Stored items:
--- START ---

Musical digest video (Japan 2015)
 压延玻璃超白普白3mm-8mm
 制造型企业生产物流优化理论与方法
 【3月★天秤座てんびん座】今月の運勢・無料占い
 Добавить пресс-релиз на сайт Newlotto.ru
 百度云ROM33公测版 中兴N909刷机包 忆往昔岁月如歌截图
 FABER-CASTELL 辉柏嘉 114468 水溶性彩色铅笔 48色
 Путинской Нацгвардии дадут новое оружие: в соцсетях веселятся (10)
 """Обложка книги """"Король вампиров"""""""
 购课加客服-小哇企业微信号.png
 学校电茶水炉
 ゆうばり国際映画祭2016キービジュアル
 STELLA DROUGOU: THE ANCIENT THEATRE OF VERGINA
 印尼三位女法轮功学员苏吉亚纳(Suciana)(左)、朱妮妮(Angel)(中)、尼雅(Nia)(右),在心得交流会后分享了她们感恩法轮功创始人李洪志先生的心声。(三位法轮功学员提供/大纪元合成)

--- END ---

• **WORK INSTRUCTION**
Return, exactly as written, only those lines that run from the one with "STELLA DROUGOU: THE" to the last line of the data, both of those lines included.

• **ANSWER**
 STELLA DROUGOU: THE ANCIENT THEATRE OF VERGINA
 印尼三位女法轮功学员苏吉亚纳(Suciana)(左)、朱妮妮(Angel)(中)、尼雅(Nia)(右),在心得交流会后分享了她们感恩法轮功创始人李洪志先生的心声。(三位法轮功学员提供/大纪元合成)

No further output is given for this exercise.